TASK: Copy the listing out exactly as shown.

DATASET RECORDS:
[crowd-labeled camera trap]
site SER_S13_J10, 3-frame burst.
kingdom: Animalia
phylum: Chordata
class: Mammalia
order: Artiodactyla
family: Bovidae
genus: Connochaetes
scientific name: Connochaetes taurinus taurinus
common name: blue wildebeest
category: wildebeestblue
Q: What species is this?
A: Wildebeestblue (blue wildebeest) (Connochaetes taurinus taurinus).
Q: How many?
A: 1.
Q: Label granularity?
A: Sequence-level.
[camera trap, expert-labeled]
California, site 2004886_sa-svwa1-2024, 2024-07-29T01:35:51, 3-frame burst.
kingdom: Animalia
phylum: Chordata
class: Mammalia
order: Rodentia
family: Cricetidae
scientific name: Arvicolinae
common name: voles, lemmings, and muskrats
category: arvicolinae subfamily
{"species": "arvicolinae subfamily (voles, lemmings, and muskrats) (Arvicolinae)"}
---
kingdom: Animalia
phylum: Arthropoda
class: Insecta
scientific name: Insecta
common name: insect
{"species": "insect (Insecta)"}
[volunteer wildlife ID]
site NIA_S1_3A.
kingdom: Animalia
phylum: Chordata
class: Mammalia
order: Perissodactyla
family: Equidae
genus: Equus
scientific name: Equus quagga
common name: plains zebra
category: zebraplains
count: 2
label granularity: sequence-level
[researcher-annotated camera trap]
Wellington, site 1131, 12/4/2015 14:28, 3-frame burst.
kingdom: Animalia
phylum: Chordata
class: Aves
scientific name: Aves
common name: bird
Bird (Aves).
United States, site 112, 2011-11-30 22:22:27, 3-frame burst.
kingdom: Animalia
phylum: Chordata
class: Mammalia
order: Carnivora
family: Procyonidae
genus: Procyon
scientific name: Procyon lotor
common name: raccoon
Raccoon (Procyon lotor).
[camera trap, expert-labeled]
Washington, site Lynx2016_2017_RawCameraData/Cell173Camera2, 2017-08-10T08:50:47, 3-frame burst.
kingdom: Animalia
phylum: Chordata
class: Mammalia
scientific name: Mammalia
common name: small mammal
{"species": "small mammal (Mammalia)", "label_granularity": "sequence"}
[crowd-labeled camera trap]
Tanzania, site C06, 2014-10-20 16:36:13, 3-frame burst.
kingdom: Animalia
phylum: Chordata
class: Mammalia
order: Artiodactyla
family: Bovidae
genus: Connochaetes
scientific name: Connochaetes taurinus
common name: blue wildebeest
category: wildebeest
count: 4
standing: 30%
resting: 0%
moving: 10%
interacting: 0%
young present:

RESPONSE FOR THIS EXERCISE:
[crowd-labeled camera trap]
site SER_S13_J10, 3-frame burst.
kingdom: Animalia
phylum: Chordata
class: Mammalia
order: Artiodactyla
family: Bovidae
genus: Connochaetes
scientific name: Connochaetes taurinus taurinus
common name: blue wildebeest
category: wildebeestblue
Q: What species is this?
A: Wildebeestblue (blue wildebeest) (Connochaetes taurinus taurinus).
Q: How many?
A: 1.
Q: Label granularity?
A: Sequence-level.
[camera trap, expert-labeled]
California, site 2004886_sa-svwa1-2024, 2024-07-29T01:35:51, 3-frame burst.
kingdom: Animalia
phylum: Chordata
class: Mammalia
order: Rodentia
family: Cricetidae
scientific name: Arvicolinae
common name: voles, lemmings, and muskrats
category: arvicolinae subfamily
{"species": "arvicolinae subfamily (voles, lemmings, and muskrats) (Arvicolinae)"}
---
kingdom: Animalia
phylum: Arthropoda
class: Insecta
scientific name: Insecta
common name: insect
{"species": "insect (Insecta)"}
[volunteer wildlife ID]
site NIA_S1_3A.
kingdom: Animalia
phylum: Chordata
class: Mammalia
order: Perissodactyla
family: Equidae
genus: Equus
scientific name: Equus quagga
common name: plains zebra
category: zebraplains
count: 2
label granularity: sequence-level
[researcher-annotated camera trap]
Wellington, site 1131, 12/4/2015 14:28, 3-frame burst.
kingdom: Animalia
phylum: Chordata
class: Aves
scientific name: Aves
common name: bird
Bird (Aves).
United States, site 112, 2011-11-30 22:22:27, 3-frame burst.
kingdom: Animalia
phylum: Chordata
class: Mammalia
order: Carnivora
family: Procyonidae
genus: Procyon
scientific name: Procyon lotor
common name: raccoon
Raccoon (Procyon lotor).
[camera trap, expert-labeled]
Washington, site Lynx2016_2017_RawCameraData/Cell173Camera2, 2017-08-10T08:50:47, 3-frame burst.
kingdom: Animalia
phylum: Chordata
class: Mammalia
scientific name: Mammalia
common name: small mammal
{"species": "small mammal (Mammalia)", "label_granularity": "sequence"}
[crowd-labeled camera trap]
Tanzania, site C06, 2014-10-20 16:36:13, 3-frame burst.
kingdom: Animalia
phylum: Chordata
class: Mammalia
order: Artiodactyla
family: Bovidae
genus: Connochaetes
scientific name: Connochaetes taurinus
common name: blue wildebeest
category: wildebeest
count: 4
standing: 30%
resting: 0%
moving: 10%
interacting: 0%
young present:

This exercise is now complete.